Dataset records =
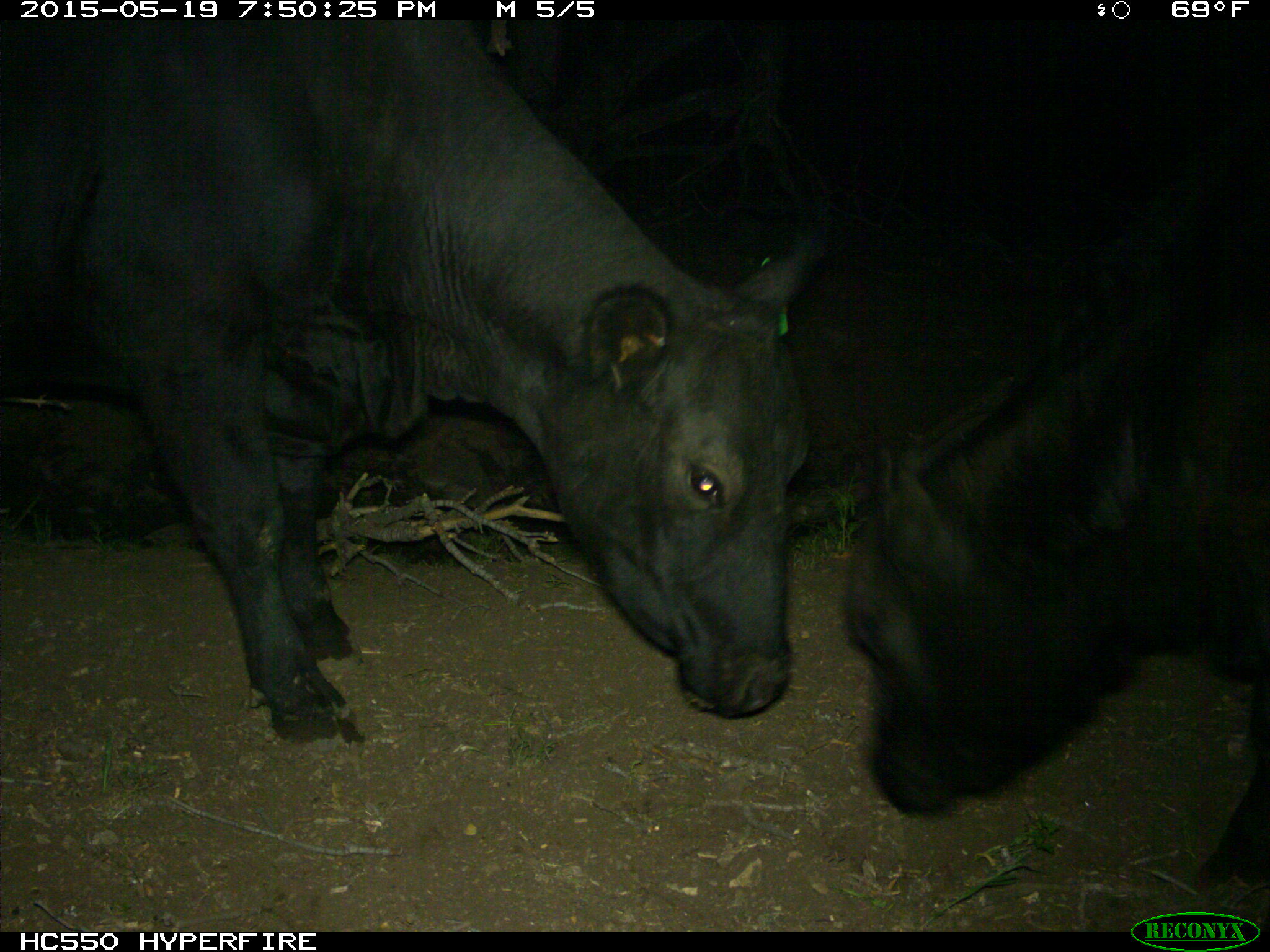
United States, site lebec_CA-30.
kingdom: Animalia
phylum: Chordata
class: Mammalia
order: Artiodactyla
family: Bovidae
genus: Bos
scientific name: Bos taurus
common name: domestic cow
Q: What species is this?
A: Bos taurus (domestic cow).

What this task involves = Return only and exactly the lines from the one that contains "family: Bovidae" through the final line of the material above.

Solution for this problem =
family: Bovidae
genus: Bos
scientific name: Bos taurus
common name: domestic cow
Q: What species is this?
A: Bos taurus (domestic cow).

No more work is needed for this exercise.